__AIM OF THE TASK__
Write out the gamma camera text below, everything from "As its name" down to "are divided by 2 or sometimes by 5.".

__PAGE TEXT__

<<<<

Gamma cameras or scintillation cameras are pieces of apparatus which allow radiologists to carry out 'scintigraphy scans', tests which provide detailed diagnoses about the functioning of the thyroid, the heart, the lungs and many other parts of the body. Scintigraphy scans get their name from the ability of some crystals (such as sodium iodide) to scintillate (in other words, emit sparks) when exposed to radiation.
Photomultipliers for gamma detection are now being replaced less bulky, more efficient and more accurate silicon detectors. The image resolution is improved, exposures for the same examination divided by 2 or sometimes by 5.
The procedure involves giving the patient a radiopharmaceutical molecule marked with a gamma-emitting radioisotope. Once the molecule fixed on the target organ or tissue, the highly penetrative emitted gamma rays easily escape from the body and leave their mark on the detection panels. The molecule which is followed around the body is carefully chosen with respect to the body part under examination. A very small quantity of radioactive isotope is all that is needed, as the detection systems are sensitive enough to register the decay of individual atoms.
Furthermore, scintigraphies taken at different angles is obtained by rotating the camera. Then, by combining these planar images, it is possible to reconstruct, thanks to computer science, tomographies, 3-dimensional spatial images. This technique based on gamma-cameras scintigraphies is called Single-photon emission computed tomography (SPECT). The basic iinformation is typically presented as cross-sectional slices through the patient.
As its name suggests, a 'gamma camera' detects scintillations produced by gamma rays emitted by a radioactive marker. The impact of these gamma rays on a sodium iodide crystal generates scintillations that are detected by photomultipliers. Once a large number of these scintillations have been observed, the radioactive emitters of these gamma rays can be located.
Scintillators and photomultipliers for the detection of gamma are now increasingly replaced by silicon detectors, less bulky, more efficient, more accurate. The resolution of the images is improved, while the exposures for an examination are divided by 2 or sometimes by 5.
Thanks to computer technology, complex calculations can be performed very quickly to convert the detected radiation into information that is useful for radiologists. The images, created in a fraction of a second, allow doctors to follow the spread of the radioisotope throughout a patient's body in real time. This allows for highly detailed pictures of the heart contraction, or of the filtration of blood plasma in the kidneys. A gamma camera scintigraphy can also be used to form images of the skeleton, by injecting patients with a radioactive solution which attaches itself onto the bones. This is often how skeletal metastases are detected.
The scintillation camera was invented by the American physicist H.O. Anger in Berkeley in 1957. It has since revealed itself to be an irreplaceable tool in a wide range of different diagnoses. Unquestionably the preferred piece of equipment in the field of nuclear medicine, there were 14,000 of them in the world by 1996 and much more now.

>>>>

__INFORMATION PROVIDED__
<<<<

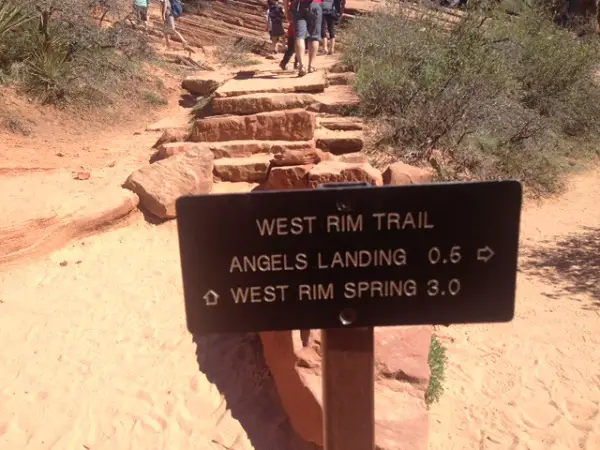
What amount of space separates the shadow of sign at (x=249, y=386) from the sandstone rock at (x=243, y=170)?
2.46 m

>>>>
<<<<

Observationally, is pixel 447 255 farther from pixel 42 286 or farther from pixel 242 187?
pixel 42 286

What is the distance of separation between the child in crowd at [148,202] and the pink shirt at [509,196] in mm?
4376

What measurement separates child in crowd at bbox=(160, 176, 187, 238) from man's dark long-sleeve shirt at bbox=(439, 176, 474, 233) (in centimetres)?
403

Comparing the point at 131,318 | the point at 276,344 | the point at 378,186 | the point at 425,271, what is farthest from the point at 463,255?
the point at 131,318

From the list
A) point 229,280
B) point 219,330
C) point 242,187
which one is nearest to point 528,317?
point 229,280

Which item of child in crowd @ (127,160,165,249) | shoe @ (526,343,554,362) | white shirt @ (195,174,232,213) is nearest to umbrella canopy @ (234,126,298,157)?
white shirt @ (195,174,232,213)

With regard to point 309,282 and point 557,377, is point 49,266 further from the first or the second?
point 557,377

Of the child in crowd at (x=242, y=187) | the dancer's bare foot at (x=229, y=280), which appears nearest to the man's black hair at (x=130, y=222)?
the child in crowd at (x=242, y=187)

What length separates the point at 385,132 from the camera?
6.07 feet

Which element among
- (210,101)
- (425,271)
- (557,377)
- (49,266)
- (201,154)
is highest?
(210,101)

>>>>

__TASK ANSWER__
As its name suggests, a 'gamma camera' detects scintillations produced by gamma rays emitted by a radioactive marker. The impact of these gamma rays on a sodium iodide crystal generates scintillations that are detected by photomultipliers. Once a large number of these scintillations have been observed, the radioactive emitters of these gamma rays can be located.
Scintillators and photomultipliers for the detection of gamma are now increasingly replaced by silicon detectors, less bulky, more efficient, more accurate. The resolution of the images is improved, while the exposures for an examination are divided by 2 or sometimes by 5.